As fronteiras da internet

Em uma decisão histórica, um juiz civil em Paris ordenou o Yahoo!, uma das principais empresas da internet americana, a bloquear a partir de seus sites qualquer referência a itens ​​associados aos nazistas.

Os nazistas sob Adolf Hitler, perpetraram um reinado de terror contra os judeus nos anos 1930 e 1940 e a França sofreu muito sob o governo de Hitler.

Bem, você pensou que a World Wide Web não tinha fronteiras, né? O que você coloca na internet, tenha a certeza de que ela pode ser acessada por milhões de pessoas em todo o mundo.

Afinal, é essa qualidade que torna a Net tão democrática, ou seja, com a possibilidade de se relacionar com muitas das pessoas. Entretanto, a web pode ser perigosa se você não for cuidadoso.

Os especialistas dizem que a decisão do tribunal francês poderia estabelecer um precedente sobre o quão longe um país poderia fazer cumprir suas leis locais através da Web – teoricamente sem fronteiras.

Na época desta notícia, o Yahoo! era um dos motores de busca mais populares da Internet.

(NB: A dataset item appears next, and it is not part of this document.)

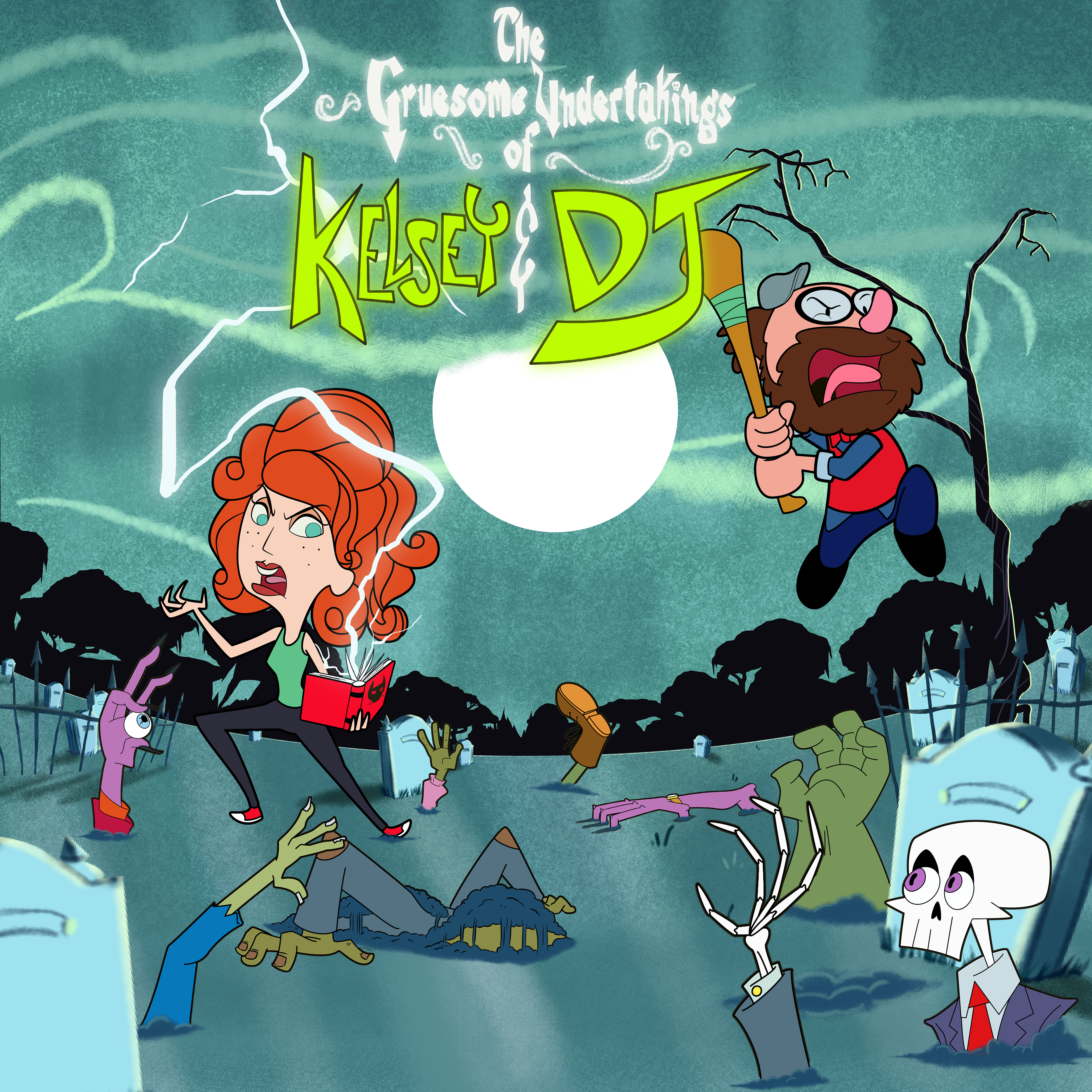 The Grim Adventures of Billy & Mandy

Para cumprir a ordem do juiz, os computadores da empresa, fisicamente localizados nos Estados Unidos, teriam garantir que a subsidiária francesa, não exibisse itens nazistas para venda, como uma camiseta de suástica ou mesmo uma impressão de uma aguarela pintada por Adolf Hitler.

Esta não foi a primeira vez que a natureza “inexplorada” da Web causou problemas às empresas da Internet. A Amazon.com, uma popular livraria online, proibiu o texto em alemão de Mein Kampf, escrito por Adolf Hitler, que detalha uma campanha de ódio contra os judeus. O livro está proibido na Alemanha.

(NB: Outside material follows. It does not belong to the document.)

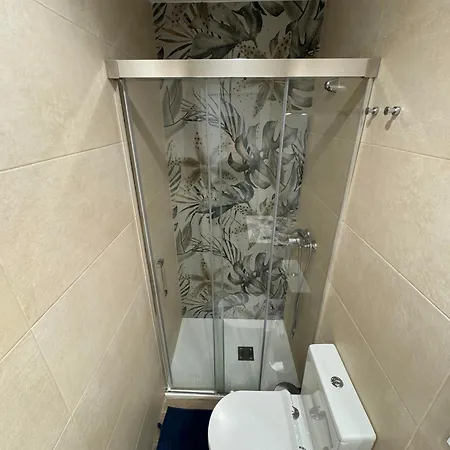 Apartment Center Deluxe Parking Privado Opcional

No entanto, os alemães que desejam comprar o livro podem fazê-lo e ainda não estão sujeitos à lei.

Como? Ao comprar a versão em inglês, que não foi oficialmente banida. Então, você tem a situação peculiar de um livro na lista de best-sellers (Amazon) no país onde é banido (Alemanha)!

É para evitar este cenário confuso, que a decisão foi tomada. Não surpreendentemente, os representantes do Yahoo tiveram um problema com a ordem dos tribunais franceses.

“Isso lança a questão de saber se um país tem o direito de impor suas regras às empresas em outro país”, disse Sue Jackson, porta-voz da Yahoo! Europa.

Da mesma forma, um grupo de estudantes, a Liga Internacional Contra o Racismo e o Antisemitismo, processou uma pessoa chamada Sue Jackson.

Bem, não exatamente, eles processaram o Yahoo!. O pedido original do juiz foi adiado quando o Yahoo! argumentou que era impossível saber em que país pertenciam os usuários, que acessaram seus sites americanos.

Foi solicitado um conselho de especialistas, que dizia que a tecnologia poderia revelar a localização de um usuário. O juiz confirmou novamente sua ordem e deu Yahoo! três meses para colocar esse sistema online.

Então, quão bem sucedido é a decisão? Alguns dizem que resolve a questão das fronteiras na internet. Outros não são tão esperançosos. Eles dizem que as consequências internacionais de decisão como estas não são claras.

As empresas de comércio eletrônico dos EUA em particular, ainda estão protegidas pela garantia de liberdade de expressão que a Constituição Americana lhes concede.

A origem de uma boa dose de ideias neonazistas na internet é americana, como resultado.